# DIRECTIONS FOR THIS TASK:
Your answer must be one number: the count of lines below that hold the word "experimental".

# EXERCISE DATA:
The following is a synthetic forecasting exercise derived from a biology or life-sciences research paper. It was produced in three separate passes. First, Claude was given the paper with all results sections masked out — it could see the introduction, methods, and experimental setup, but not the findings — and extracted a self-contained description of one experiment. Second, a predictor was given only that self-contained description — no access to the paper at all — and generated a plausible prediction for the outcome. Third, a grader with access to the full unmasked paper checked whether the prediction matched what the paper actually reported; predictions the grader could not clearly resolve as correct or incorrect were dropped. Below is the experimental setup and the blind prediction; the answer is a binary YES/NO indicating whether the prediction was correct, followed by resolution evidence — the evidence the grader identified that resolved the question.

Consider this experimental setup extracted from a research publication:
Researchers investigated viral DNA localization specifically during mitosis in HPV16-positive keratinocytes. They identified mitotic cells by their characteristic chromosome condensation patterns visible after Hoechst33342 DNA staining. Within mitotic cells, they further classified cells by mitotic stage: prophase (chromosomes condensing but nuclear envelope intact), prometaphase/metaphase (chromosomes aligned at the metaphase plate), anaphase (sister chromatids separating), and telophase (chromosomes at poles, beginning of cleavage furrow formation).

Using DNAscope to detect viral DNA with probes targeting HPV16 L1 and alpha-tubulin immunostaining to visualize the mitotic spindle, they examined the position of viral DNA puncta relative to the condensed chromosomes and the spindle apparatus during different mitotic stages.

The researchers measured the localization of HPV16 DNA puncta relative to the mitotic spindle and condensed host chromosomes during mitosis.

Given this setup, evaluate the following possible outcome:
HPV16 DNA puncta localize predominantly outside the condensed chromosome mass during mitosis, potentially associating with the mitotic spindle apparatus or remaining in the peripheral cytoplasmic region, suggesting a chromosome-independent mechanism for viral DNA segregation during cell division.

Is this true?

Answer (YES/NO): NO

# ANSWER AREA:
2